## YOUR INSTRUCTIONS
For each statement, answer yes or no according to the proof excerpt and quote the excerpt's words that settle it. 1. The expression in braces is called a quadratic function of k. 2. The proof concludes that the MLE is superior to the AUPRRE. 3. The second case relies on the method in Theorem 3.

Since \( \Delta_{3} \) is positive definite if and only if \( \left\{ {\left( {1 - \lambda_{j} \alpha_{j}^{2} } \right)k^{2} + 4\lambda_{j} k + 2\lambda_{j}^{2} } \right\} > 0 \) and this expression is a quadratic function of k. (i) If \( 1 > \lambda_{j} \alpha_{j}^{2} \) for \( j = 1,2, \ldots ,q, \), then \( \left\{ {\left( {1 - \lambda_{j} \alpha_{j}^{2} } \right)k^{2} + 4\lambda_{j} k + 2\lambda_{j}^{2} } \right\} > 0 \). (ii) \( 1 < \lambda_{j} \alpha_{j}^{2} \) for \( j = 1,2, \ldots ,q, \) then, we have \( k < {{\left( {2\lambda_{j} + \lambda_{j} \sqrt {2\left( {1 + \lambda_{j} \alpha_{j}^{2} } \right)} } \right)} \mathord{\left/ {\vphantom {{\left( {2\lambda_{j} + \lambda_{j} \sqrt {2\left( {1 + \lambda_{j} \alpha_{j}^{2} } \right)} } \right)} {\lambda_{j} \alpha_{j}^{2} - 1}}} \right. \kern-0pt} {\lambda_{j} \alpha_{j}^{2} - 1}} \) and \( \left\{ {\left( {1 - \lambda_{j} \alpha_{j}^{2} } \right)k^{2} + 4\lambda_{j} k + 2\lambda_{j}^{2} } \right\} > 0 \) by using the method in Theorem 2. Thus, the AUPRRE is superior to the MLE in sense of scalar MSE for the PRM and the proof is completed.

(Extracted records)
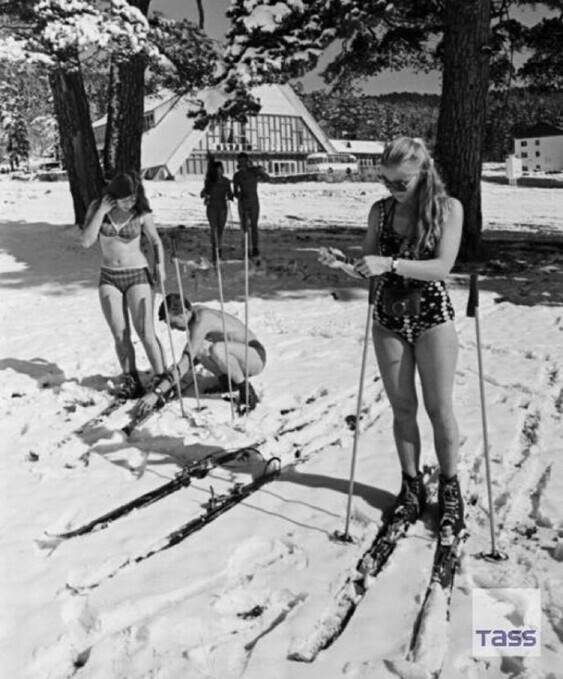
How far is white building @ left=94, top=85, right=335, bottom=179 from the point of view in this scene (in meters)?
52.4

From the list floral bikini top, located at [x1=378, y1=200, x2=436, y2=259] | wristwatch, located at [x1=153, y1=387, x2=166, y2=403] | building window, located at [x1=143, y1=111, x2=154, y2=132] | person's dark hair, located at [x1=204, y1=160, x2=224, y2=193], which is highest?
building window, located at [x1=143, y1=111, x2=154, y2=132]

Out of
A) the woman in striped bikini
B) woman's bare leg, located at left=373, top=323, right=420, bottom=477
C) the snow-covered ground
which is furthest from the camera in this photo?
the woman in striped bikini

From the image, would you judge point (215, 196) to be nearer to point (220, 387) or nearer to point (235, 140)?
point (220, 387)

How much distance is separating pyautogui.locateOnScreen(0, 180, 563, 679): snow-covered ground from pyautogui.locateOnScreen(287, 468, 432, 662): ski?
0.04 metres

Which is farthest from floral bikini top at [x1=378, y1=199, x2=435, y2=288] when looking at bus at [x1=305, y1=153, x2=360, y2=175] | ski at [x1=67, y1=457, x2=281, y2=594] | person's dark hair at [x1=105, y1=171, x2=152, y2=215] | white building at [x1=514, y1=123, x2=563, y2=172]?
white building at [x1=514, y1=123, x2=563, y2=172]

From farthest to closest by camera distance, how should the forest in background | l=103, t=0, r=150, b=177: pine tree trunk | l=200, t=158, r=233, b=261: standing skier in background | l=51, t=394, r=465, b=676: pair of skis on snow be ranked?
the forest in background
l=103, t=0, r=150, b=177: pine tree trunk
l=200, t=158, r=233, b=261: standing skier in background
l=51, t=394, r=465, b=676: pair of skis on snow

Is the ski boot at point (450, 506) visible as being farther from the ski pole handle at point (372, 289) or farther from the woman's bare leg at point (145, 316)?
the woman's bare leg at point (145, 316)

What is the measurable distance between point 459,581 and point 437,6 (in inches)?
504

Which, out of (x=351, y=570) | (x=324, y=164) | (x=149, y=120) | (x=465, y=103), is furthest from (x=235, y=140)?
(x=351, y=570)

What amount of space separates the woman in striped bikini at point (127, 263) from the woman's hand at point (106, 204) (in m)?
0.03

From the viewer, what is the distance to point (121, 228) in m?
6.02

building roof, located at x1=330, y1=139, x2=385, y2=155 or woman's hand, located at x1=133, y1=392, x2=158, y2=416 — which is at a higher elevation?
building roof, located at x1=330, y1=139, x2=385, y2=155

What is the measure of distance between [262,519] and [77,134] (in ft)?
43.9

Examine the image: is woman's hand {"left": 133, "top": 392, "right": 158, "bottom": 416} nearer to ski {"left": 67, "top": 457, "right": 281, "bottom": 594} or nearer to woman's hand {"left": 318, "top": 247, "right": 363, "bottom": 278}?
ski {"left": 67, "top": 457, "right": 281, "bottom": 594}
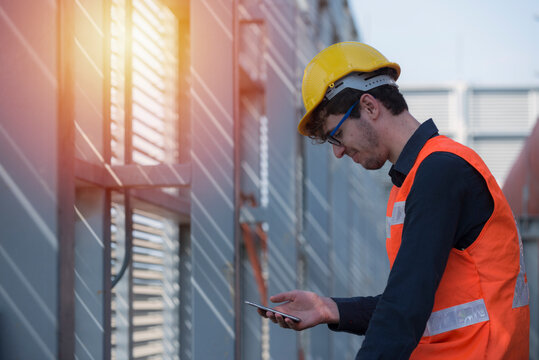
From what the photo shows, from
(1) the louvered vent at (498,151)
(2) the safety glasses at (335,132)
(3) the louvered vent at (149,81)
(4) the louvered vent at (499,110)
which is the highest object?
(4) the louvered vent at (499,110)

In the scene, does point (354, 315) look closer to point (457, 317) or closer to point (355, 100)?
point (457, 317)

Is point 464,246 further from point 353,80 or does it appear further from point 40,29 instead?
point 40,29

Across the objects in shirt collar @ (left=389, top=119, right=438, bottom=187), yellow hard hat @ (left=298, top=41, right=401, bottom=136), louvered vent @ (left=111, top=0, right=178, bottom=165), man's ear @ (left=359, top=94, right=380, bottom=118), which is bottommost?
shirt collar @ (left=389, top=119, right=438, bottom=187)

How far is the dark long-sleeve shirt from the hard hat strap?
0.39 meters

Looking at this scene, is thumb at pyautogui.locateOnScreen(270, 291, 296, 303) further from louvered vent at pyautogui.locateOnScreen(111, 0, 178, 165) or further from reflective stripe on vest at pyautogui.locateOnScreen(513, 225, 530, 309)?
louvered vent at pyautogui.locateOnScreen(111, 0, 178, 165)

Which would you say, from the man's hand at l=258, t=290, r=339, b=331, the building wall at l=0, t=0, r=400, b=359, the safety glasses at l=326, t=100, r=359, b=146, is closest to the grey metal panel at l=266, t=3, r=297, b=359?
the building wall at l=0, t=0, r=400, b=359

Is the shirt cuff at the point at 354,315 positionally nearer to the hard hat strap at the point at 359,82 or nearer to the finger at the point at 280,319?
the finger at the point at 280,319

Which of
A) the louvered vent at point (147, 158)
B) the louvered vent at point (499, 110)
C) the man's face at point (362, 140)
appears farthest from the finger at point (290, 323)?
the louvered vent at point (499, 110)

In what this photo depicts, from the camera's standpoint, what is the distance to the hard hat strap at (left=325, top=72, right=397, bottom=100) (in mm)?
1892

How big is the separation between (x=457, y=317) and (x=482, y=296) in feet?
0.27

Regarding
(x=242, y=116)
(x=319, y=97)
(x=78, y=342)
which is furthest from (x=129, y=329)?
(x=242, y=116)

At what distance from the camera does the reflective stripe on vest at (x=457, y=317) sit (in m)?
1.59

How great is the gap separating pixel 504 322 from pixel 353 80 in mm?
790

## WRITTEN SOLUTION
1. Yes: "this expression is a quadratic function of k"
2. No: "the AUPRRE is superior to the MLE in sense of scalar MSE for the PRM"
3. No: "by using the method in Theorem 2"